MTs in gliding assays in vitro. (A) Typical digital image of a MT-kinesin gliding assay. Some MTs are highly bent, whereas other MTs are relatively straight, and MTs qualitatively seem to be deformed in a manner similar to that shown in vivo (see Figure 2A). (B) MT gliding in the direction of the arrow is cross-linked, presumably by a dead motor, at its leading tip for the first three frames while curvature develops in the MT. In the fourth and subsequent frames, the cross-link is lost, and the MT springs forward. Arrowheads denote the position of the putative cross-link. (C) A bent MT gliding in the direction of the arrow, glides past a cross-link site (arrowhead), and rapidly relaxes similar to the relaxing MT in Figure 2D. Bar, 3 μm.

Figure 10.

MT curvature distribution in living cells and gliding assays.
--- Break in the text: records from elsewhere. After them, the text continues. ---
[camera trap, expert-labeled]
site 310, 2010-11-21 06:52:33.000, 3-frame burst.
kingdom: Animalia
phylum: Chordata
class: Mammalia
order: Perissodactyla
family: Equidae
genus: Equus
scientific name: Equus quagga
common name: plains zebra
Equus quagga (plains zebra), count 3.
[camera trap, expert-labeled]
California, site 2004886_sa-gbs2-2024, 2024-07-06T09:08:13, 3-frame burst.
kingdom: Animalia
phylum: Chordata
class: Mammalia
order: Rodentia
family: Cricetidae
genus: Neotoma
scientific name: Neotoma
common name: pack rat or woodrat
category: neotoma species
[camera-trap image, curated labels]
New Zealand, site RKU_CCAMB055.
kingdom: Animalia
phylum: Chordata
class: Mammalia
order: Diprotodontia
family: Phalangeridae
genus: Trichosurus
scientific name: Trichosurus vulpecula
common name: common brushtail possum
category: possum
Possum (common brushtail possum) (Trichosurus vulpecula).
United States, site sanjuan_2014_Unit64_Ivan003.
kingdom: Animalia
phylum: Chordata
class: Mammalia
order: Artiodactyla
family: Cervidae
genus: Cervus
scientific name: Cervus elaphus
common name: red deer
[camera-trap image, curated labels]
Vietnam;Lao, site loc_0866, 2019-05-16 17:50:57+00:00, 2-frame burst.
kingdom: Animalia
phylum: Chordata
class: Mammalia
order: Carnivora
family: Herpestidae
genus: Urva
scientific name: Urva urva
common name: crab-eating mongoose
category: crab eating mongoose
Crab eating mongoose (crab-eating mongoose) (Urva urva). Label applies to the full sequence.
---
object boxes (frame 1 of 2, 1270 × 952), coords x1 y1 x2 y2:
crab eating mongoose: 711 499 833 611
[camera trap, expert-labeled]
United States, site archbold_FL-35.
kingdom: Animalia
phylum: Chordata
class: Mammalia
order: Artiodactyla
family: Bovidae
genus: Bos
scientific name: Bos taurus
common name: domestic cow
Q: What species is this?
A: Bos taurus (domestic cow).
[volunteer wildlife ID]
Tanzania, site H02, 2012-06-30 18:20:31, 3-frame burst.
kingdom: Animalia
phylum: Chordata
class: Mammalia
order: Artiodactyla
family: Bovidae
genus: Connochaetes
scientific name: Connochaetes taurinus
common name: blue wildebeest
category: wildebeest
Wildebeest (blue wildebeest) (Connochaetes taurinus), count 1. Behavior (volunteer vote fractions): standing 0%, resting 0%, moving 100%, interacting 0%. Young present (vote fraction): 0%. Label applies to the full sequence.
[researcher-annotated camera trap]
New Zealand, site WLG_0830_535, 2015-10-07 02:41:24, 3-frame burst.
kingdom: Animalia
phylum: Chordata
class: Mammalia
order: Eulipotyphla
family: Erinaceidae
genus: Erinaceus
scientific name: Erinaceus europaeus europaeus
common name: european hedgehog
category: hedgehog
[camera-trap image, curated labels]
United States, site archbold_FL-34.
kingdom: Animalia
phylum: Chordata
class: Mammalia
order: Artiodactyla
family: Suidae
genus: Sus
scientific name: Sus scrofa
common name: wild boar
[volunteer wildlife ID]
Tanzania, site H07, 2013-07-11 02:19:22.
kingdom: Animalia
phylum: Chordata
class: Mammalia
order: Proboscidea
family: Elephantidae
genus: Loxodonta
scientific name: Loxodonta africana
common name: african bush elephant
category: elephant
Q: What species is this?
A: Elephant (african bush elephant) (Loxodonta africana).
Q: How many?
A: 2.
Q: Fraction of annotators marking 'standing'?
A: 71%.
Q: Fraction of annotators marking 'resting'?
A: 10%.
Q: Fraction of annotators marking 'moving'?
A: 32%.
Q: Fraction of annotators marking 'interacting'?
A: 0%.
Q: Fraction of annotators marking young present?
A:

MT bending in LLC-PK1 cells was quantified and the curvature distribution was constructed using n = 125 individual MTs from n = 6 cells. A spacing of 16 pixels corresponding to 0.67 μm was used. The curvature distributions in vivo and in vitro are shown in black and red, respectively. The experimental curvature distribution was compared with a thermal model (Gaussian) of MT bending using the flexural rigidity of Taxol-stabilized MTs (EI ∼2 pN-m²) and showed poor agreement (shown in dashed lines), especially in the tail of the distribution.

Figure 11.

Cartoon representation of microtubule bending and transport in an LLC-PK1 cell. The motor shown in (blue) is a minus-end–directed motor, such as dynein. A typical MT cross-linked at the distal tip, buckles as a result of the motor force. The MT based motors anchored at the actin rich cortex cause the deformation of the MTs in the middle regions of the cell. The force on the given MT is presumably balanced by cross-links on MTs on the other side of the cell. Some of these forces can also presumably be accommodated by the centrosome or linkages to it.